Grandes intelectuais dedicaram tempo a um tema recorrente: A arte da memória. Cícero é um dos mais antigos que temos registro, outros tratam do tema com mais detalhes ainda, como Santo Tomás de Aquino, Santo Agostinho, monges e professores do século XV e até mesmo, mais recentemente, Sertillanges, que escreve sobre o tema num capítulo de A Vida Intelectual, assim como outro livro mais abrangente, de abordagem mais histórica, de Frances Yates, dentre um manancial de títulos. Sabemos que ao nos depararmos com uma grande quantidade de novos vocábulos ou textos e retê-los na memória não encaramos uma atividade fácil nem mesmo aos que se submetem a uma vida de muito estudo; pois, um observador atento e consciente dos próprios passos que dá, enquanto estuda, nota que boa parte do sucesso está ligada ao interesse específico, esforço e habilidade para memorizar uma série de itens.

A arte da memória já foi considerada a rainha de todas as artes e por ela podemos conhecer ainda mais sobre nosso próprio intelecto, assim como dominá-la.

Não somos capazes de crescer nem mesmo em virtudes se exercitamos pouco a memória. Reavivando certos momentos em que reconhecemos esse aspecto, vemos, por exemplo, que ao nos esforçarmos por lembrar de algo, as informações, as imagens antes simbolizadas e todas as lembranças se misturam pelo menos um pouco; há no intelecto, nesse momento, não só uma simples mistura, mas também a perda de informações ou o distanciamento delas.

O remédio contra isso permanece ainda um mistério para muitos que guardam escondida, por exemplo, a vergonha de não conseguirem cantar músicas inteiras ou declamar poesias, dominar técnicas – com sequências de itens a serem repetidas, como uma escala de acordes no piano, aprender línguas, melhorar no que já praticam, dentre muitas atividades que dependem dessa habilidade; então, em decorrência do problema, muitos dizem “li há pouco tempo um texto enorme, mas agora não consigo dizer muito sobre ele” ou alguns piores “tento aprender gramática desde a quinta série e nunca lembro de nada” e também “estudo espanhol há mais de 3 anos, leio bem os textos, mas escrevo mal por causa dos tempos verbais e das regras ortográficas”.

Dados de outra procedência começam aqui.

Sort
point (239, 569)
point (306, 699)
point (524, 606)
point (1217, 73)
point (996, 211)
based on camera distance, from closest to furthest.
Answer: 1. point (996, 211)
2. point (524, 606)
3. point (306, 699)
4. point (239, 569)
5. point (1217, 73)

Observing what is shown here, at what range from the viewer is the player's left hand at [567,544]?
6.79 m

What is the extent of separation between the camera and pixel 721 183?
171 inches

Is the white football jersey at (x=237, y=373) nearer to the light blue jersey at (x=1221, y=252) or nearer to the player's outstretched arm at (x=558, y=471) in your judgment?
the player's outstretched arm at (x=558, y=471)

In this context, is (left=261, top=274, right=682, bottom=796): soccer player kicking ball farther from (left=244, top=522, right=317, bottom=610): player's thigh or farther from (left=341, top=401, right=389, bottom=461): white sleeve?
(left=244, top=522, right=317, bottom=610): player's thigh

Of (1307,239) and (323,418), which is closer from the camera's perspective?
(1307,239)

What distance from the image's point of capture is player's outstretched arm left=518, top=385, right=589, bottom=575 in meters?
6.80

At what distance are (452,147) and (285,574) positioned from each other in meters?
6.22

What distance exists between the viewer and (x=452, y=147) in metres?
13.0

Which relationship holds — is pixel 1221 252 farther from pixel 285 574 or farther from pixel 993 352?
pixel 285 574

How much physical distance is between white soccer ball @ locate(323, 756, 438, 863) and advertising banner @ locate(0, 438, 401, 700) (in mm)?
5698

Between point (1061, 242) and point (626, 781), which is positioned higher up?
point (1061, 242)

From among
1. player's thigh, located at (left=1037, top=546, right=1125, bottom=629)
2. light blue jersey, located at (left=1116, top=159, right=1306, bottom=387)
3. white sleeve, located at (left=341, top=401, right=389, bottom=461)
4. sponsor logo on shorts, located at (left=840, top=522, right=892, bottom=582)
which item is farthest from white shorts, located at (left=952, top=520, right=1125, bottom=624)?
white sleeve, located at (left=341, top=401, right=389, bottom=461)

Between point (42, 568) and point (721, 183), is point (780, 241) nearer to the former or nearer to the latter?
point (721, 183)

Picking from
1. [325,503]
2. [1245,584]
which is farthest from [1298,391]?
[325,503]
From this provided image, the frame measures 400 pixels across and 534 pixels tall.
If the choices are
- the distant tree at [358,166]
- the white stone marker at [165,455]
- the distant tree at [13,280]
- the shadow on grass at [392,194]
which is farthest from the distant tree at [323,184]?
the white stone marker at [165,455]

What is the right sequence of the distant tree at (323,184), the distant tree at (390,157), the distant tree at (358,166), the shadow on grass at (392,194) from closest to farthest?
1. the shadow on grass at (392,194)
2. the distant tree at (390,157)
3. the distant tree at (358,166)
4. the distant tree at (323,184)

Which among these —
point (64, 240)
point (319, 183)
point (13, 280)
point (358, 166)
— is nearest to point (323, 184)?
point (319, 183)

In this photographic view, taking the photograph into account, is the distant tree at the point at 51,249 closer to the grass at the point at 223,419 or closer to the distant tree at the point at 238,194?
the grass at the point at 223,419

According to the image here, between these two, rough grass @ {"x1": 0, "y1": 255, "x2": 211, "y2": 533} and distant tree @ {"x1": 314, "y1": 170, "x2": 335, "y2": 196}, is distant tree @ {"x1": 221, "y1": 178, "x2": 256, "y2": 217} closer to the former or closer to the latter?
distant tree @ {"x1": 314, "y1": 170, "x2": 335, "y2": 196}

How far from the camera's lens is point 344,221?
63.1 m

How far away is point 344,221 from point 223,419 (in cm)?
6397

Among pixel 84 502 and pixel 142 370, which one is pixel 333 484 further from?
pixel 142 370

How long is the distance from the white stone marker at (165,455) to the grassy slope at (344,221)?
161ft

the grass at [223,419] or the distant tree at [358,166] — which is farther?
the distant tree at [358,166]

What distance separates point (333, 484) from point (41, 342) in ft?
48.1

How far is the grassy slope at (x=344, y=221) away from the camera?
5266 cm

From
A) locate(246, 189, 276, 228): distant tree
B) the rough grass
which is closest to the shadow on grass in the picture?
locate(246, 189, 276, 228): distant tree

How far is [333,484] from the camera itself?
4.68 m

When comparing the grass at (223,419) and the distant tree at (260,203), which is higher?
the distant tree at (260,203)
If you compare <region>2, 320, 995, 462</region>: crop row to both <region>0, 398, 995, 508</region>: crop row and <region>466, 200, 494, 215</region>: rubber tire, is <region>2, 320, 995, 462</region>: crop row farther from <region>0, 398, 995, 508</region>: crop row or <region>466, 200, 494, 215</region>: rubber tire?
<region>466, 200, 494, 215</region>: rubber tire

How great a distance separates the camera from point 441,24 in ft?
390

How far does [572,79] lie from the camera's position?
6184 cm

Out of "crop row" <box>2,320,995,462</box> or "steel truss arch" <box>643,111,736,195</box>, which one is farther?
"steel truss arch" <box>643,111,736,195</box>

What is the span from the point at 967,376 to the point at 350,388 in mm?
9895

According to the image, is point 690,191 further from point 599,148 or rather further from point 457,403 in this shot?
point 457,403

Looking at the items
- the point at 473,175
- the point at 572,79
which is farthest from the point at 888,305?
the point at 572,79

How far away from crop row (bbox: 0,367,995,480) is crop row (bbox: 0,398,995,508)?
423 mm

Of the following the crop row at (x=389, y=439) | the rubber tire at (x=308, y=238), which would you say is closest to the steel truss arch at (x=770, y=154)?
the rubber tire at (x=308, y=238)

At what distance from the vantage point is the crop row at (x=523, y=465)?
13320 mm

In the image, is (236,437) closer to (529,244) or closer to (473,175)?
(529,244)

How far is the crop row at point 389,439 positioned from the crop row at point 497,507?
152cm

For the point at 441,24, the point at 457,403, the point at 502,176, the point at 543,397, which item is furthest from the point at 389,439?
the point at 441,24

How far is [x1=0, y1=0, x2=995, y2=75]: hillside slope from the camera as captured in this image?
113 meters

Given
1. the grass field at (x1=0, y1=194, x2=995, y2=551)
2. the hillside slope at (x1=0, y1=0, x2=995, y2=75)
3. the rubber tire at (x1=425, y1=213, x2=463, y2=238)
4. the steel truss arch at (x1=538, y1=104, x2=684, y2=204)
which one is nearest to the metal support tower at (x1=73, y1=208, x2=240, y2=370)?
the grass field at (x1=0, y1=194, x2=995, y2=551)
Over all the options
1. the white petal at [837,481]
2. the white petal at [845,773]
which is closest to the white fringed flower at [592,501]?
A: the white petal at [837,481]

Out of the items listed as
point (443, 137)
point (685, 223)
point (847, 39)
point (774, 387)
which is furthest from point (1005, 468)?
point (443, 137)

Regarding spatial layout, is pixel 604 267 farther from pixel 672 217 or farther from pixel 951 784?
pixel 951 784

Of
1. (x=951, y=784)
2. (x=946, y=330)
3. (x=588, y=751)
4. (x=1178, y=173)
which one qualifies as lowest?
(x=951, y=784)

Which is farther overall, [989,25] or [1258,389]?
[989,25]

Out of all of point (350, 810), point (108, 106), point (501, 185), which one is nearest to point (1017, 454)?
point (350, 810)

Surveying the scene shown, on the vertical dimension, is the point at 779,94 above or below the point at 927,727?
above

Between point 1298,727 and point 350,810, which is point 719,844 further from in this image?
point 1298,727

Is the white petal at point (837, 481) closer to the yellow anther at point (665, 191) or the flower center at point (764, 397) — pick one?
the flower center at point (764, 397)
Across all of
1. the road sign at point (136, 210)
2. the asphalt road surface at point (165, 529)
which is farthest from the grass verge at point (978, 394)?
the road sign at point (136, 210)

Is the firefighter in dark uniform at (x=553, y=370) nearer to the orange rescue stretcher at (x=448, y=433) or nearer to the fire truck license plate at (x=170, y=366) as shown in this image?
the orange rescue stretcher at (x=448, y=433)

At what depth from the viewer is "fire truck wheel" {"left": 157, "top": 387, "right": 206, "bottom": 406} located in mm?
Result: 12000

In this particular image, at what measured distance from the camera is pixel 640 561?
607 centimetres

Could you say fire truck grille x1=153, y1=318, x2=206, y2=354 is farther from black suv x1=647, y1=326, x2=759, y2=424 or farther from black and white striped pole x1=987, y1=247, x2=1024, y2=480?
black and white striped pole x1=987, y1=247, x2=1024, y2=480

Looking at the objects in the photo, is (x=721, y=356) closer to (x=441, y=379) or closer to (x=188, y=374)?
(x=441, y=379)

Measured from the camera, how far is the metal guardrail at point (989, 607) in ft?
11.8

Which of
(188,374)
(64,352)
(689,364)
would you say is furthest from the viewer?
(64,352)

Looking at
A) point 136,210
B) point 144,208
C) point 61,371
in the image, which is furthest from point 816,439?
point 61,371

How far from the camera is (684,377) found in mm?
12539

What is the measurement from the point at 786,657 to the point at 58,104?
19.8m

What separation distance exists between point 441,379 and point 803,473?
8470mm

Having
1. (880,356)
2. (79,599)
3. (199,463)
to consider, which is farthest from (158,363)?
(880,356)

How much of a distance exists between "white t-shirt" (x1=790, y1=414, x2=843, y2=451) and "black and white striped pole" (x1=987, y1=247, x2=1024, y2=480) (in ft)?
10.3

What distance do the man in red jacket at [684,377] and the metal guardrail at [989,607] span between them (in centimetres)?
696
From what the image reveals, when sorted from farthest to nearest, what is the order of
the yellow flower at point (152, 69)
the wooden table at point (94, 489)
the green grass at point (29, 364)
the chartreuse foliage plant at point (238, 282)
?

No entanto, algumas pessoas passam menos por isso sendo normal reterem muitos itens na memória, mesmo por talento natural, característica que lhes dá vantagem para tudo que aprendem. Portanto devemos ter pelo menos, se formos minimamente responsáveis, alguma noção de como isso funciona.

Segundo Frances Yates, em A Arte da Memória, há uma produção bibliográfica muito intensa que começa a se acumular a partir do início do século XV, na qual encontramos obras de escolásticos e outras reescritas de livros mais antigos contendo muitas técnicas de memorização, cada uma conforme suas necessidades específicas, em grande parte para serem usadas para a leitura das Escrituras Sagradas. Para entendermos um pouco como a mnemotécnica funciona, devemos pensar primeiro sobre uma questão, até bem simples: do que somos capazes de lembrar com mais facilidade? Se compararmos a qualidade das memórias que temos, podemos facilmente reconhecer que as coisas de nosso maior interesse nas quais detemos a atenção, com uma curiosidade maior, são muito mais fáceis de guardar, assim como momentos intensos e ambientes pelos quais frequentamos por certo tempo; resumidamente podemos dizer que esta atenção nos levou a um trabalho imaginativo mais rico, mais denso, como se produzisse em nosso intelecto um material pesado de difícil remoção, o que também é típico daqueles que precisam desvendar mistérios urgentes e lembram-se da investigação nos mínimos detalhes.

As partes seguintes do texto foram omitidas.